[antlr-interest] Limiting tokens selected by lexer in antlr3
Randall R Schulz
rschulz at sonic.net
Mon Jul 16 14:46:02 PDT 2007
On Monday 16 July 2007 14:06, Frederick N. Brier wrote:
> I created a simple parsing grammar, but two of the tokens utilize
> slightly different alphanumeric letters, but one should only be
> selected within one set of parser rules and the rest of the time, the
> other should be generated.
You must think of lexical analysis as a separate (earlier) phase of
processing your input ('cause it is). Lexical analysis is not driven in
a top-down process and has no memory of state or context other than
that implied by each individual lexer rule (after incorporating any
fragments it references).
If you understand the difference between a finite-state automaton and a
push-down automaton, then just realize that lexical analysis is defined
by regular expressions and hence has only the recognizing capability of
a FSA (and in ANTLR is realized by a deterministic finite-state
automaton or DFA) while the parser uses a context-free grammar to
specify the language it accepts and hence has the recognition
characteristics of a push-down automaton.

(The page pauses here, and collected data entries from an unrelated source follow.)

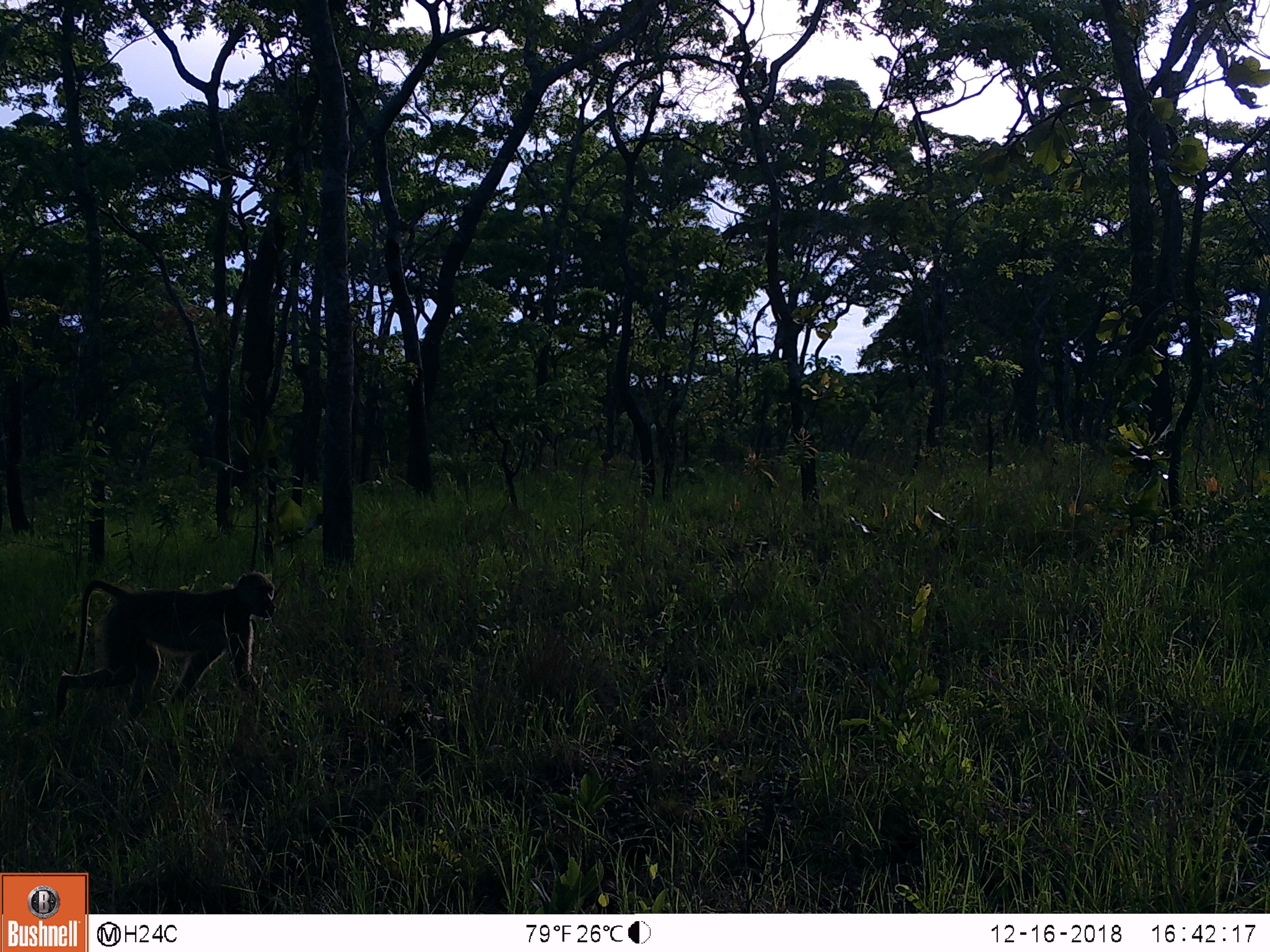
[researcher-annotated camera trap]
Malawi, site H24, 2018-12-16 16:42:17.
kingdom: Animalia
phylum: Chordata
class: Mammalia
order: Primates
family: Cercopithecidae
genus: Papio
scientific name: Papio cynocephalus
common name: yellow baboon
Yellow baboon (Papio cynocephalus), count 1.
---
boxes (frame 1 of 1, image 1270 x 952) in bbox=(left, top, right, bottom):
yellow baboon: bbox=(37, 570, 282, 725)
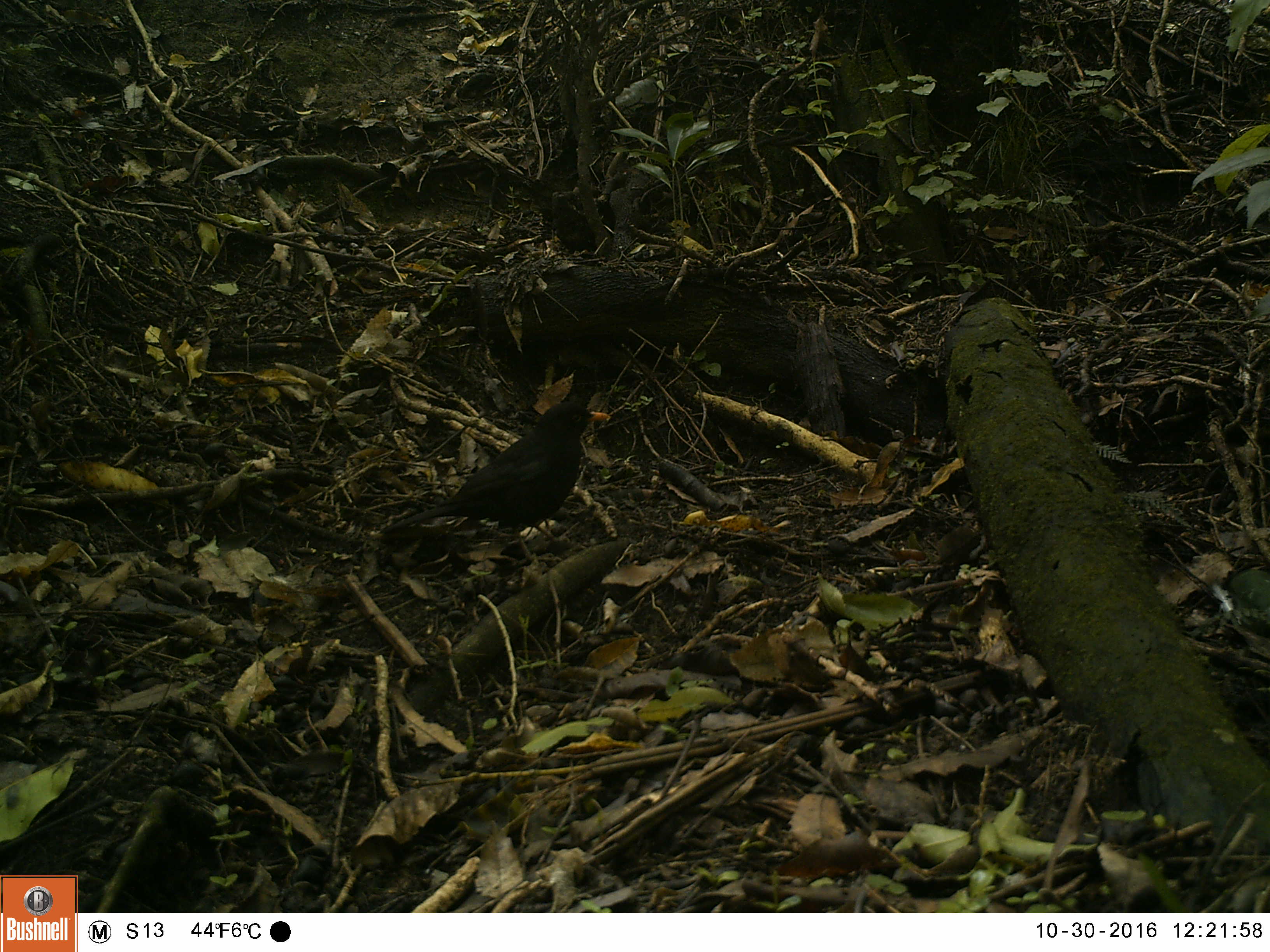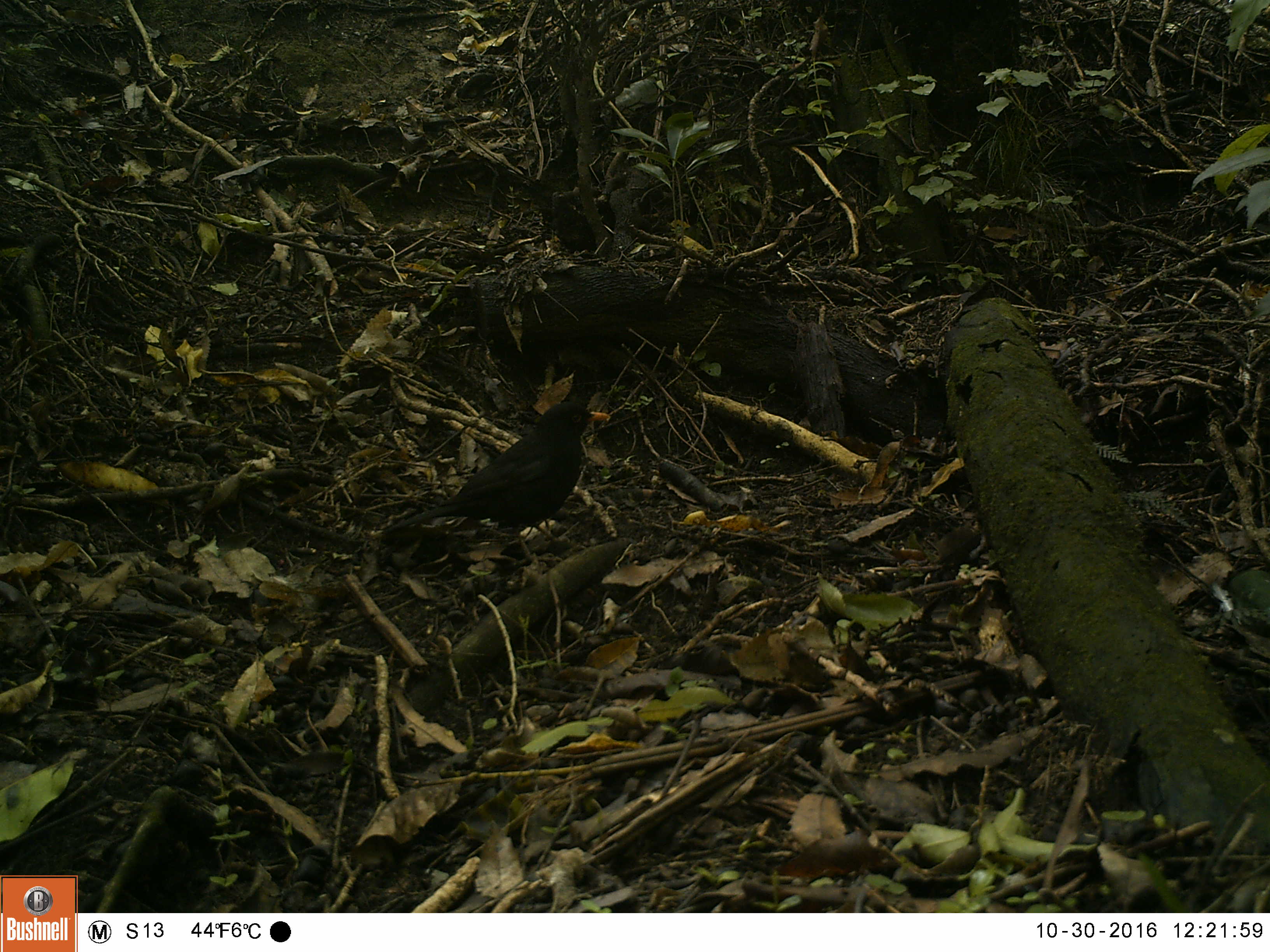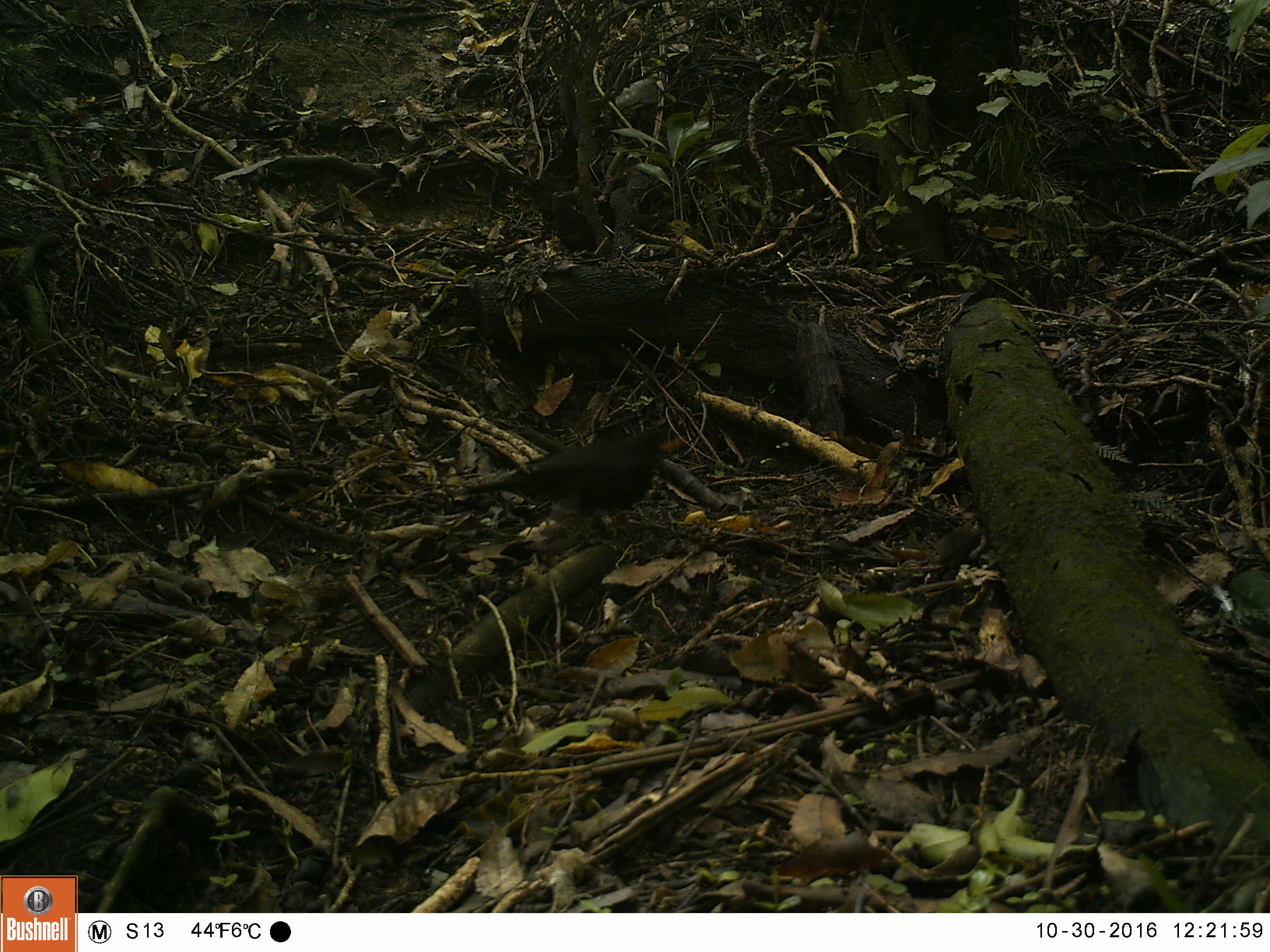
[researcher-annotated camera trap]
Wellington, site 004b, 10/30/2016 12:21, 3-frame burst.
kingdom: Animalia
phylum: Chordata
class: Aves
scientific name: Aves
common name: bird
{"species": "bird (Aves)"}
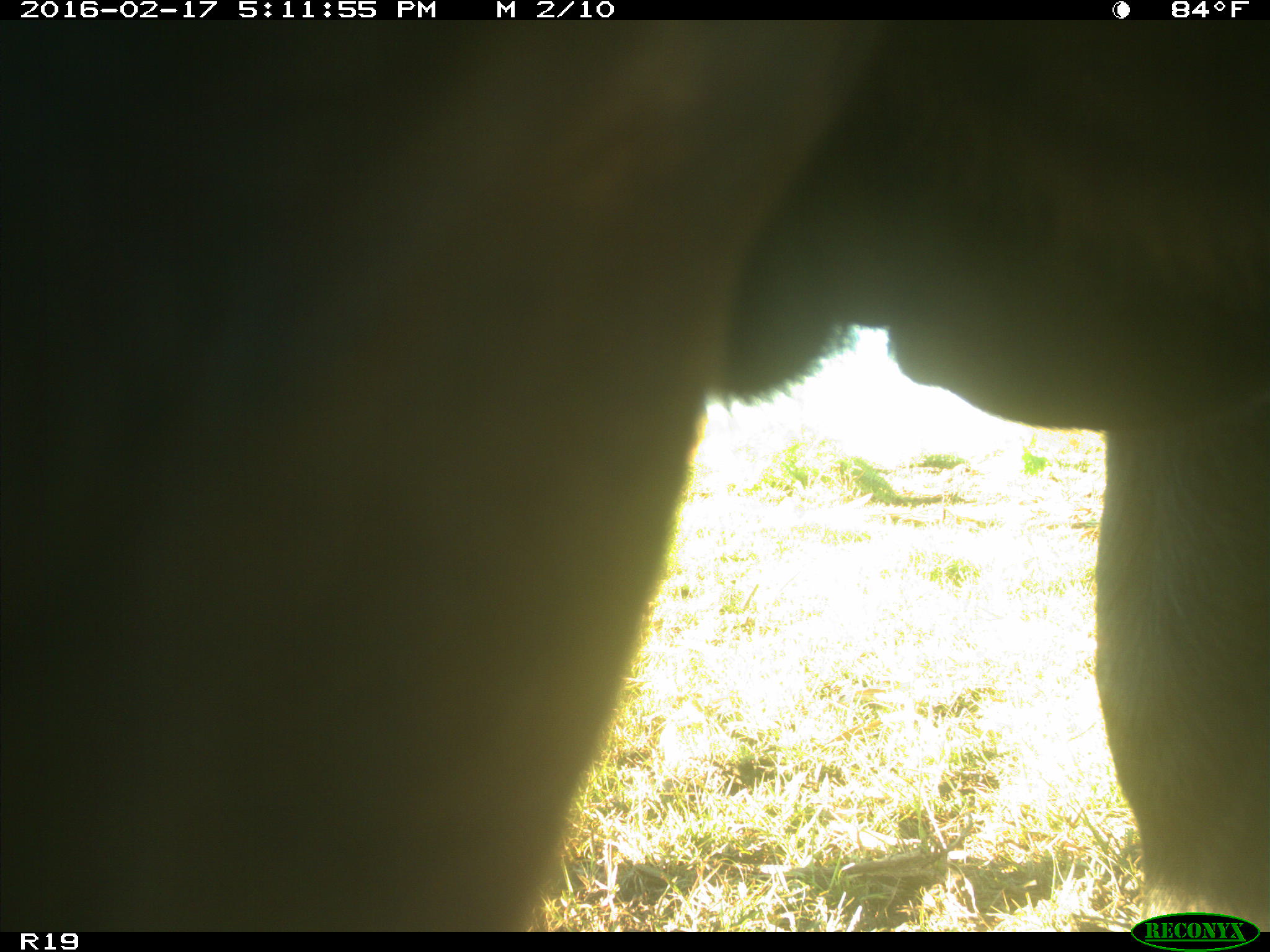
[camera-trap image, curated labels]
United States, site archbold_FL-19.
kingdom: Animalia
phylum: Chordata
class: Mammalia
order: Artiodactyla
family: Bovidae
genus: Bos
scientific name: Bos taurus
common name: domestic cow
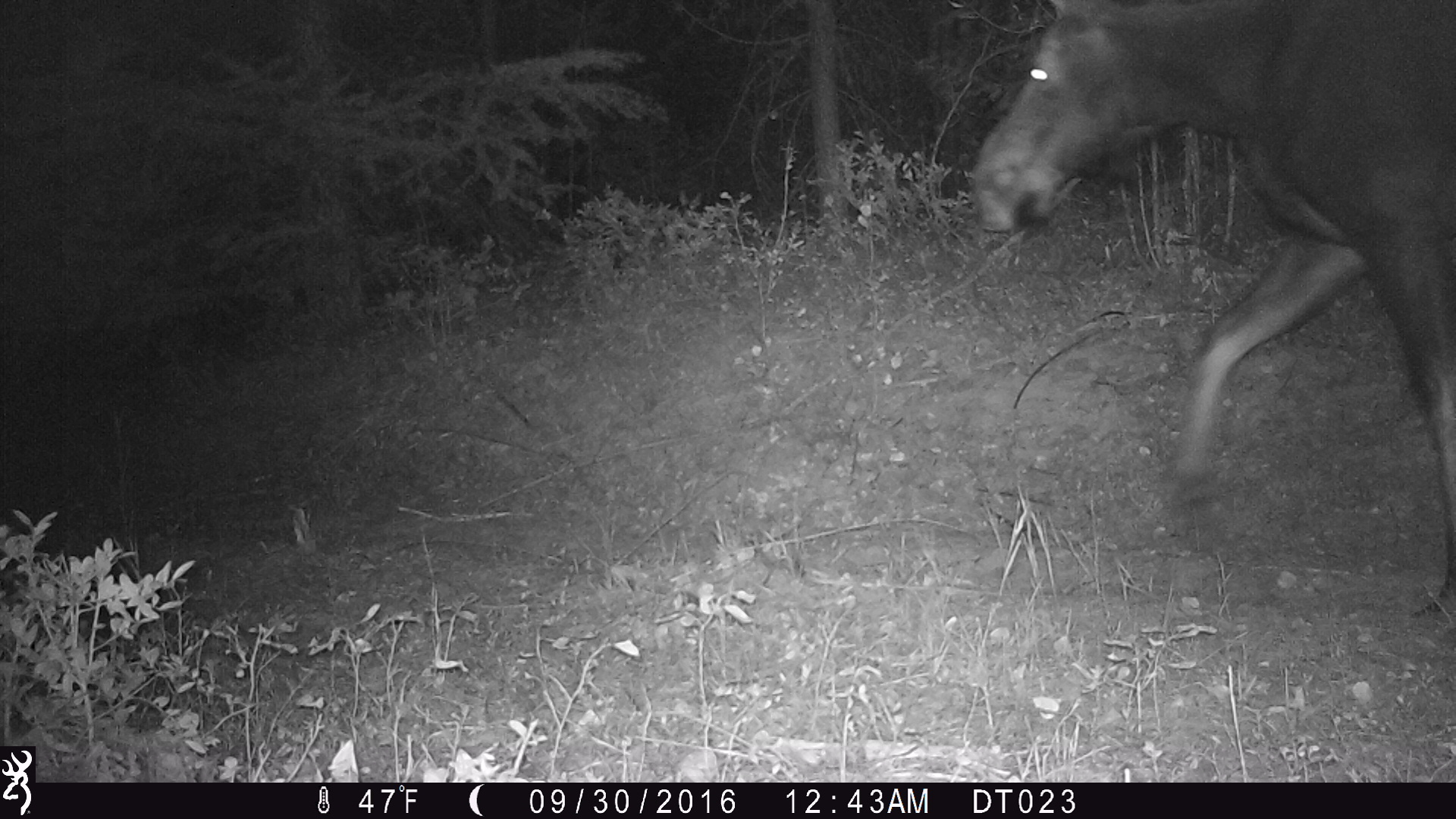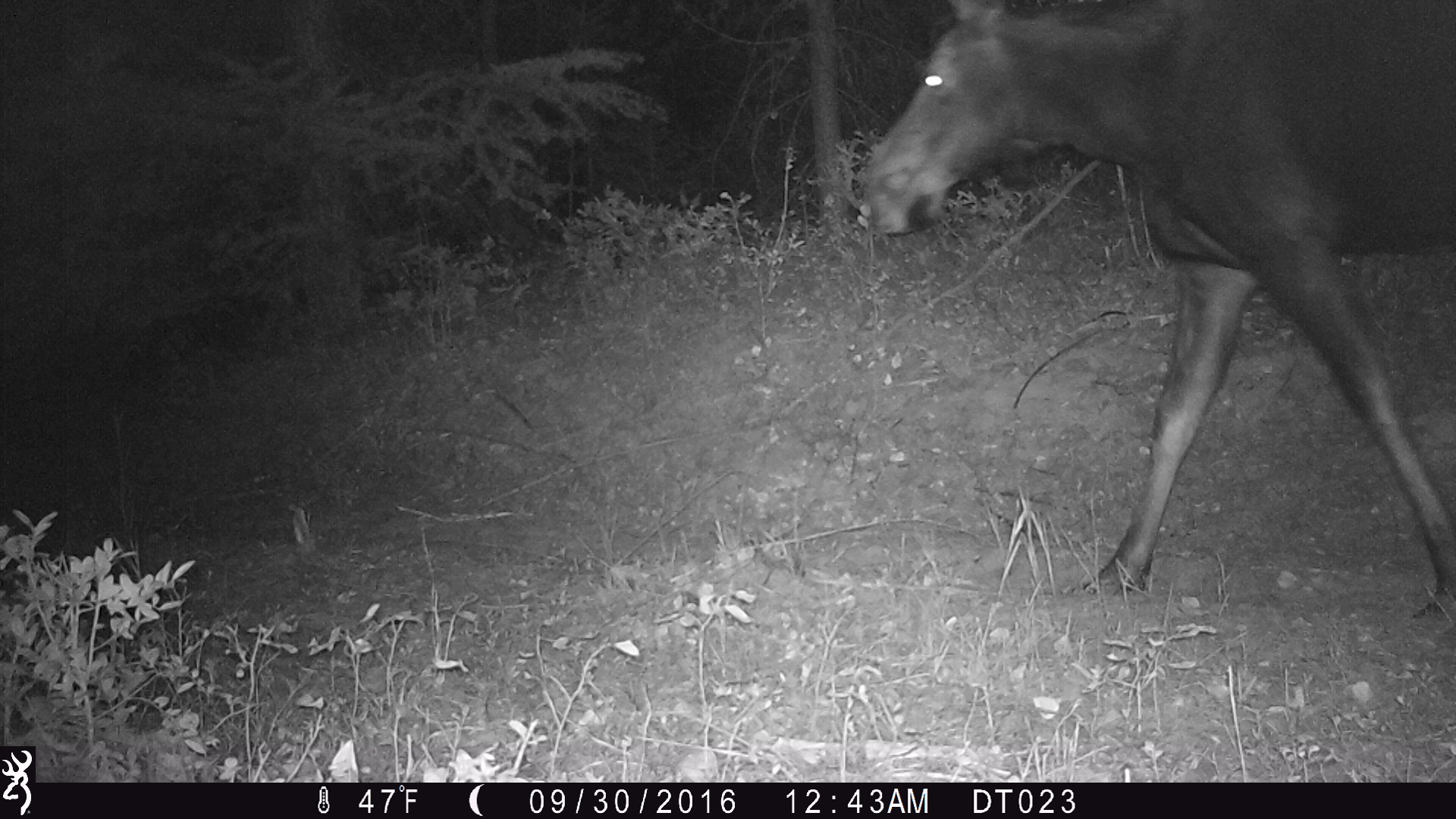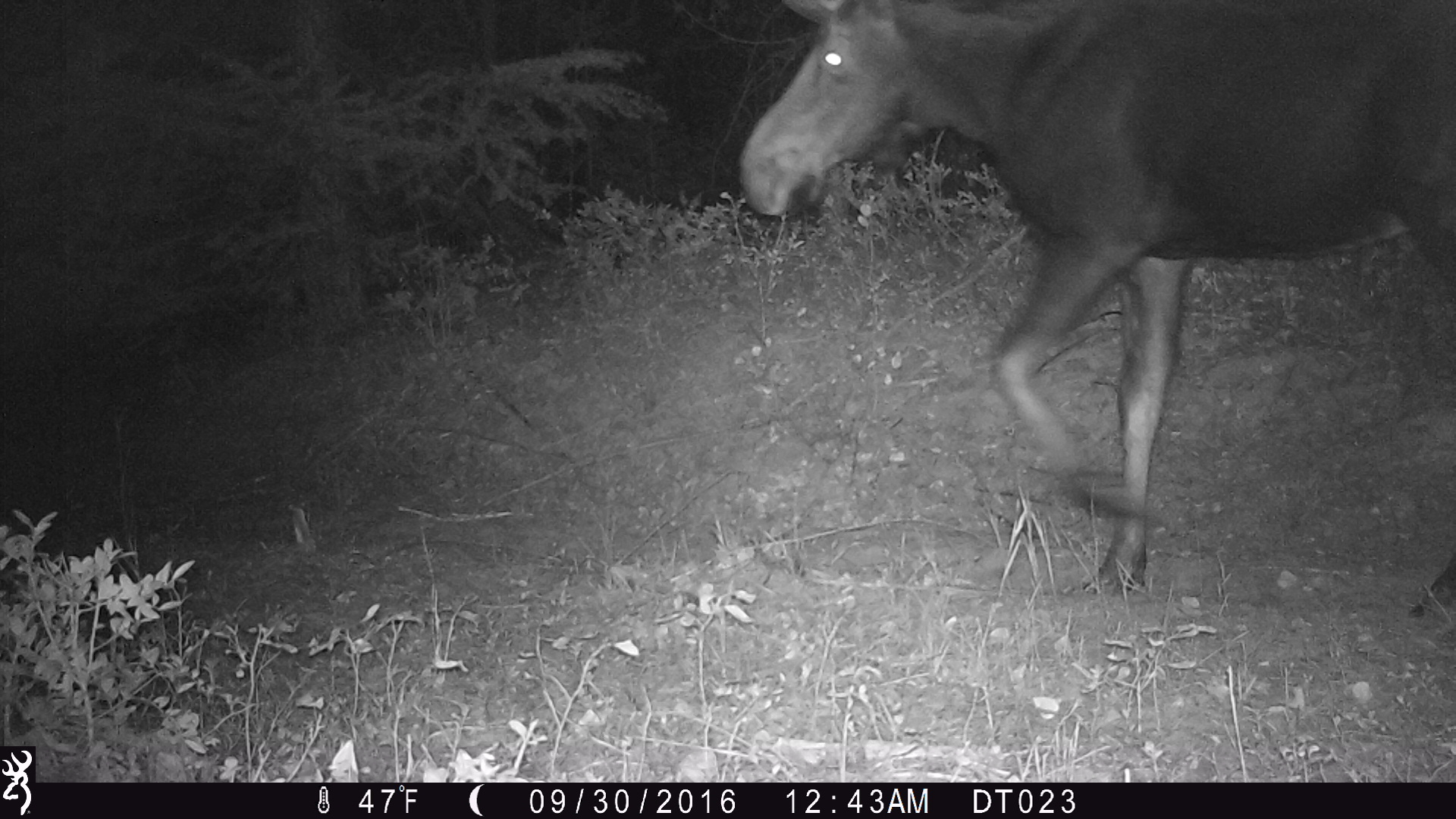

(ANTLR also has fancy disambiguation capabilities, but none of them help
you with your problem of thinking of the parser as pulling tokens from
the lexer.)
> I am using antlr3. I have read about
> filters and trees, and ASTs, but have gotten pretty confused. How do
> I from a parser rule, tell the lexer to pick one rule over another?
You do not. It just doesn't work that way. There is no communication
from the parser to the lexical analyzer. Information flows only from
the input text into the lexical analyzer and thence to the parser.
> When I exit the rule, it should go back to generating the other
> token.
Again, this is not a proper model of the process of recognizing an input
text using an ANTLR-generated lexical analyzer and parser.
> Please feel free to point me at any documentation or examples
> you know of. Thank you.
You're going to have to rethink how you're analyzing your inputs so that
the lexical analyzer has only the task of partitioning that input into
tokens without regard for the LL grammar rules that will recognize
valid sequences over that token set.